Many years ago a friend’s husband tragically died of a sudden heart attack at the age of 45. I was a bit taken aback at the end of the funeral service when a professional photographer appeared, ushered us all outside, and took a group photograph. That had certainly never happened to me before. It felt rather strange – do you smile for the camera, or maintain a stoic expression of pain and suffering?
It seemed a very odd idea at the time, but reflecting on it afterwards I thought that we photograph weddings and christenings and birthdays, so why not photograph funerals too? Of course, they’re not particularly happy occasions, but they do mark a very important event. And when you’re in the throes of immediate grief and just trying to get through to the other side of the burial or cremation, you’re usually feeling quite numb and not taking much in.
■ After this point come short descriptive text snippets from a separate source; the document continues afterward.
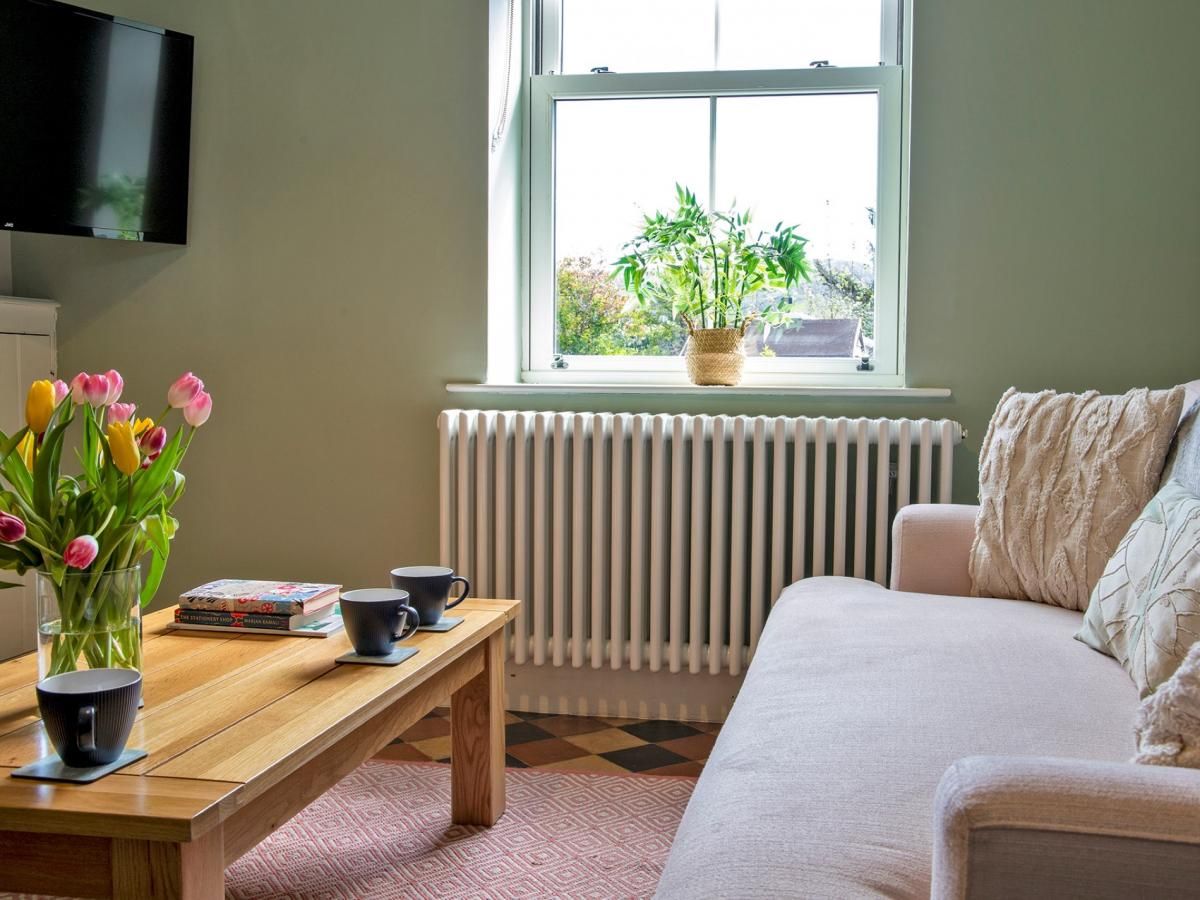 Cottage in Derbyshire photo 6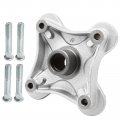 Rear Wheel Hub Studs For Polaris Sportsman 550 850 1000 Scrambler 2009-2024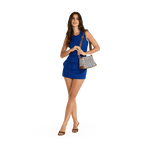 BRYANT MED - Cabana Blue/Brushed Gold-Hammitt-Renee Taylor Gallery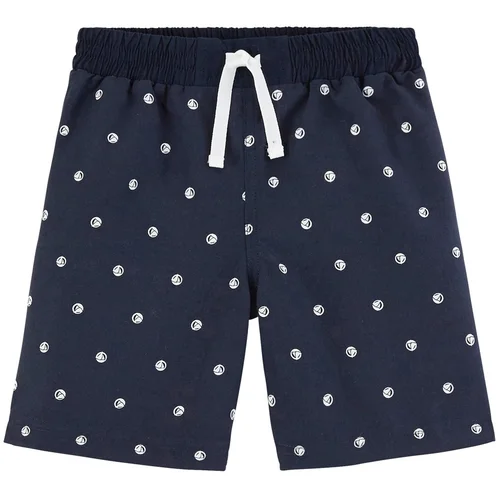 Petit Bateau marcelin blue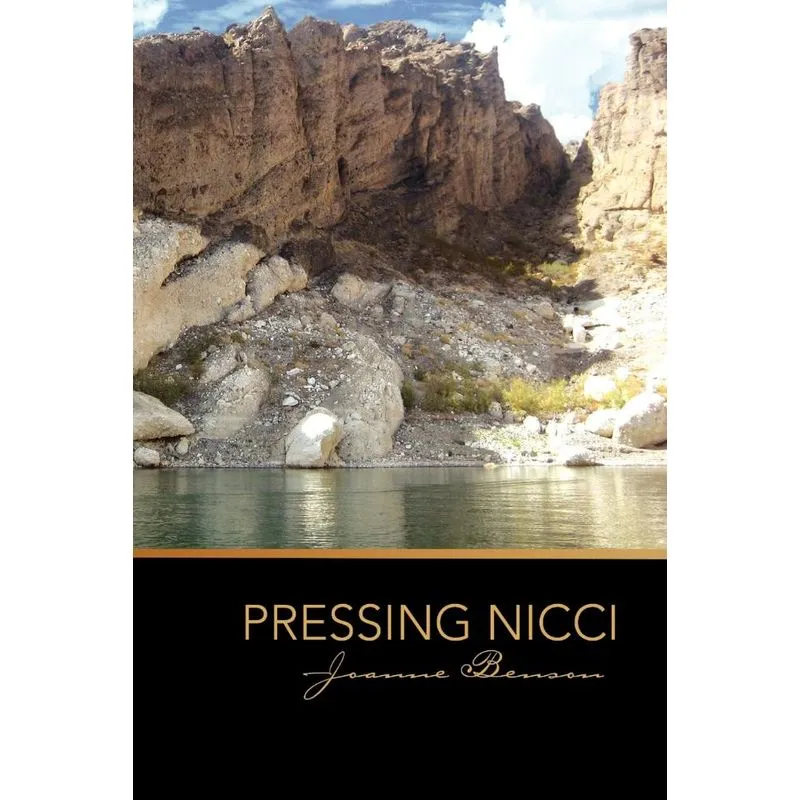 Pressing Nicci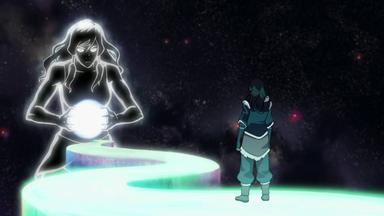 Avatar: La Leyenda de Korra 2x14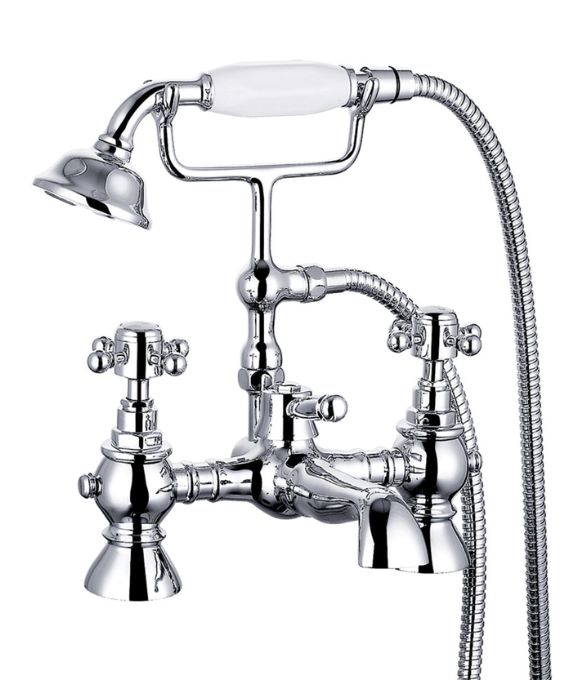 GEORGIA BATH SHOWER MIXER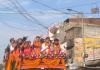 भाजपा प्रत्याशी के समर्थन में CM धामी ने किया रोड शो, बहराइच में समर्थकों ने बढ़ाया उत्साह  
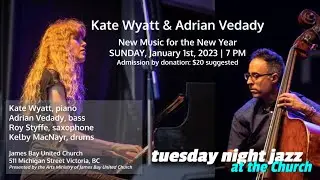 New Music for a New Year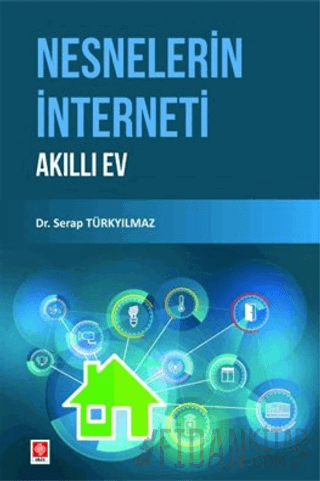 Nesnelerin İnterneti - Akıllı Ev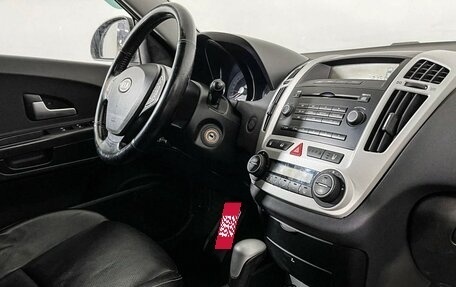 KIA cee'd I рестайлинг, 2007 год, 647 000 рублей, 9 фотография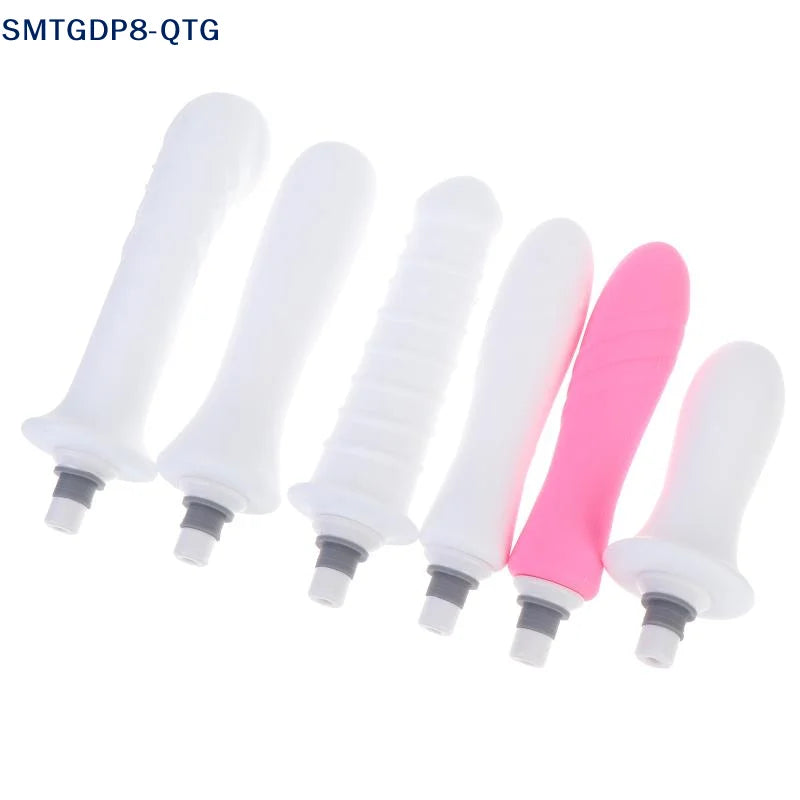 NEW Mini Massager Replaceable Massage Heads Deep Muscle Relaxation For Workout Recovery Home Office Travel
I know I barely noticed who was at my parents’ funeral and a photograph of everyone who attended would be something I’d like to have now.
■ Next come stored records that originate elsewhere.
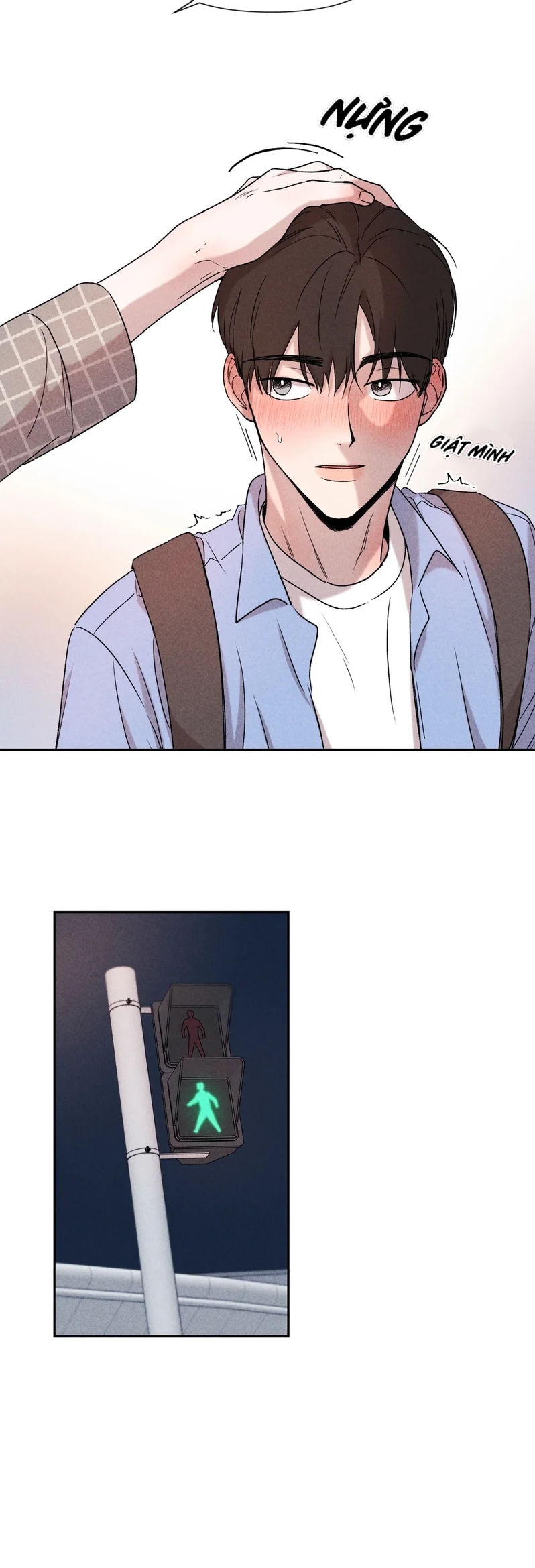 đừng cho tôi hy vọng chapter 3 15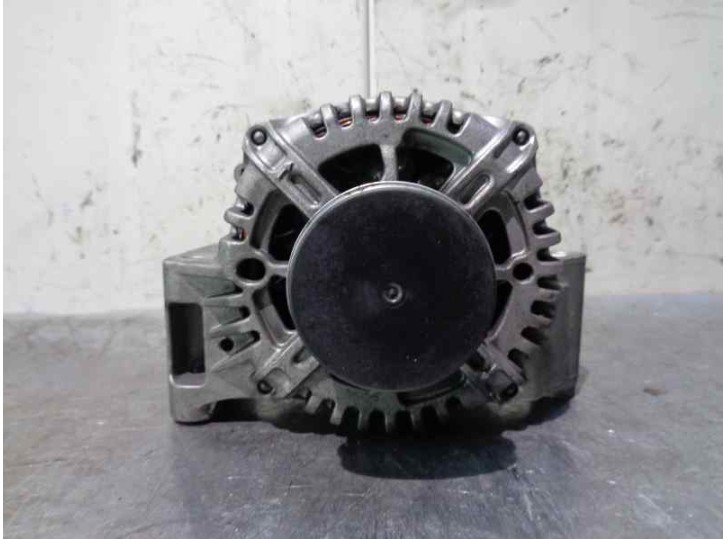 Replacement alternator for Fiat Doblo Cargo (223) 1.2 CAT OEM IAM reference 51700670 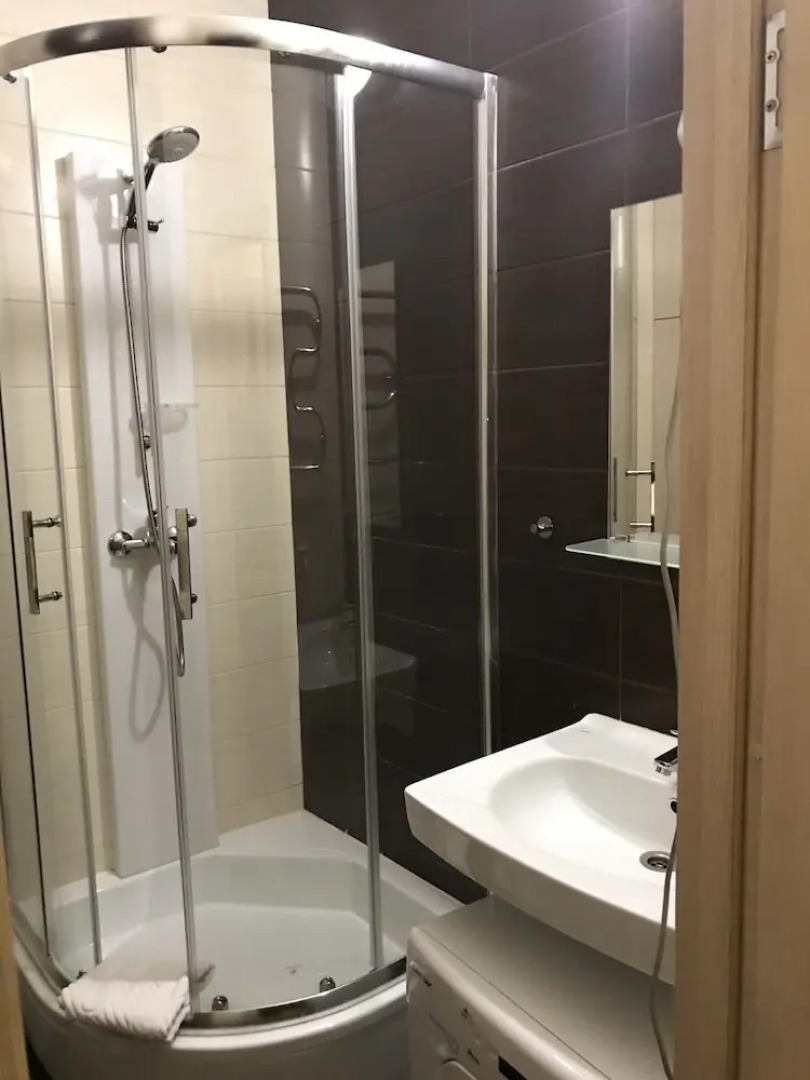 Апартаменты City Park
More recently, my mother-in-law died after many years of living with advanced Alzheimer’s. I’d left my camera in the car for the cremation and service, because even though I usually take it everywhere, it seemed wrong and a little tasteless to take photos in these circumstances. It turned out, however, that everyone wanted a photograph of the flowers and I had to run back to the car and get it. Although I was able to take shots of the bouquet on its own after the service, they wanted one of the flowers sitting on the top of the coffin as well, which meant I had to hang around with the undertakers and pall bearers as it was unloaded from the hearse.
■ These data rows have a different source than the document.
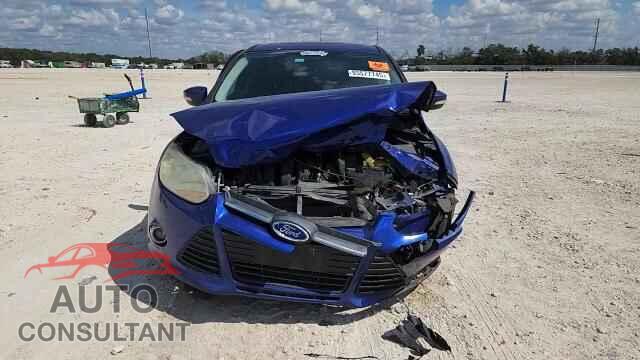 FORD FOCUS 2014 - 1FADP3K29EL314142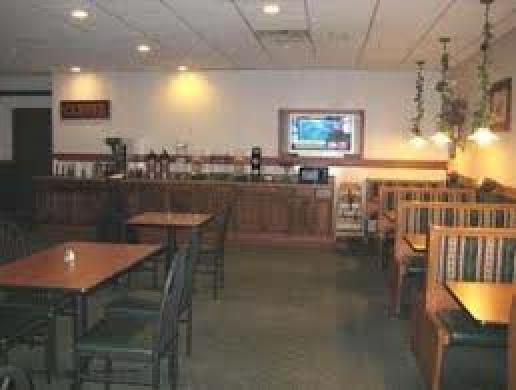 Days Inn Port Jervis Exterior foto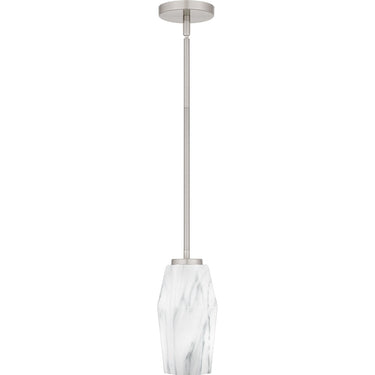 Fogel 1 Light Mini Pendant 5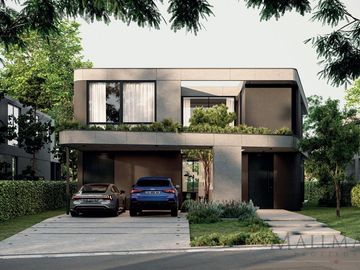 Venta Casa 4 Dormitorios en Los Cardos de Hormigón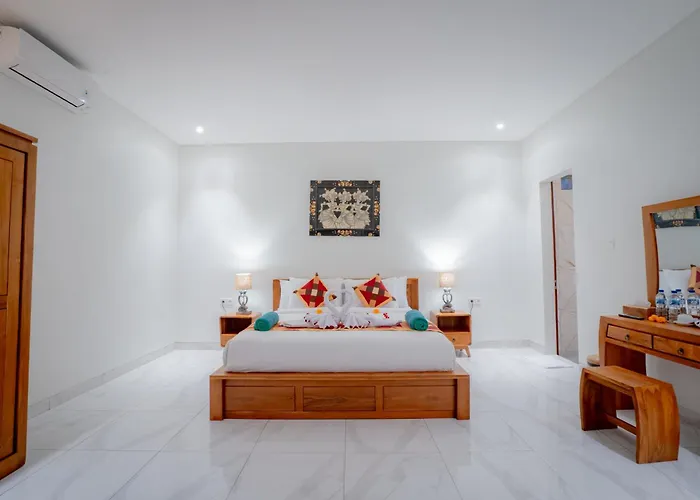The Wise 1 Bedroom Private Pool * Ubud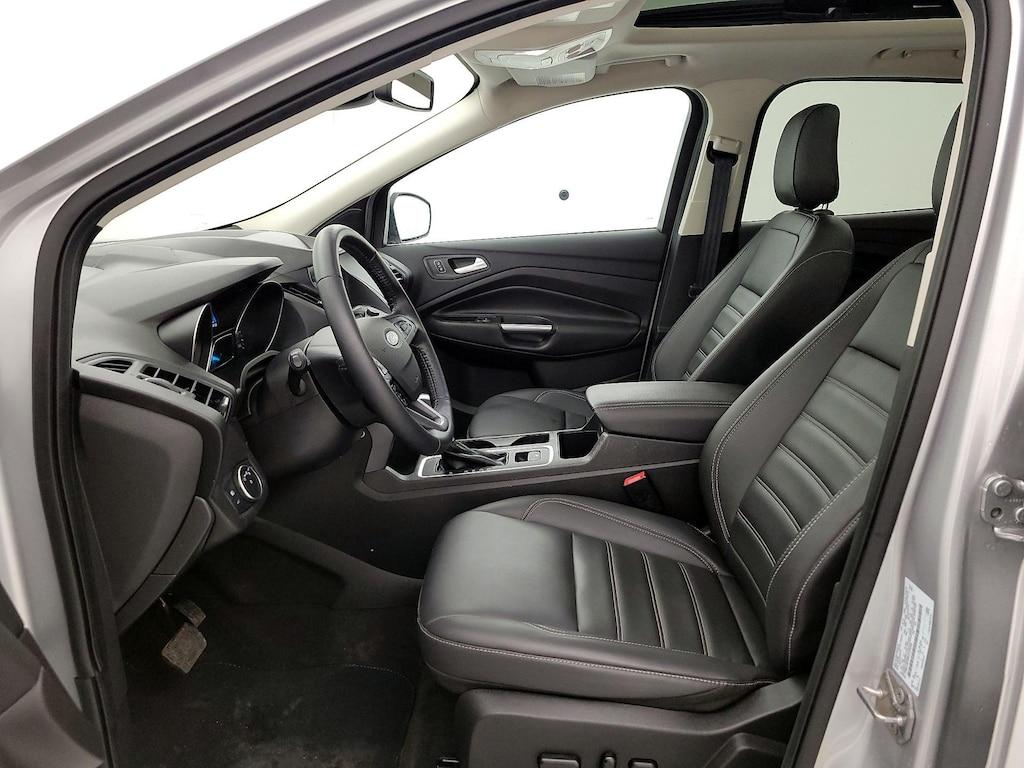 used 2019 Ford Escape car, priced at $20,998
I felt really awkward; there I was, hovering in the middle of all these dark-suited men with solemn expressions, and feeling as if I was getting in the way and wanting to say: ‘hey, look, I was asked to do this – it wasn’t my idea!’ It was probably all in my head, but I imagined impatience and disapproval coming at me in spades as they were stopped in their tracks to allow me to do something so frivolous as take snaps. I snatched some shots and escaped as quickly as I could.
But I wonder – would you feel comfortable shooting a funeral? Do you think it’s in bad taste? And why don’t we photograph the unhappy times as well as the happy ones? – they’re just as much a part of life.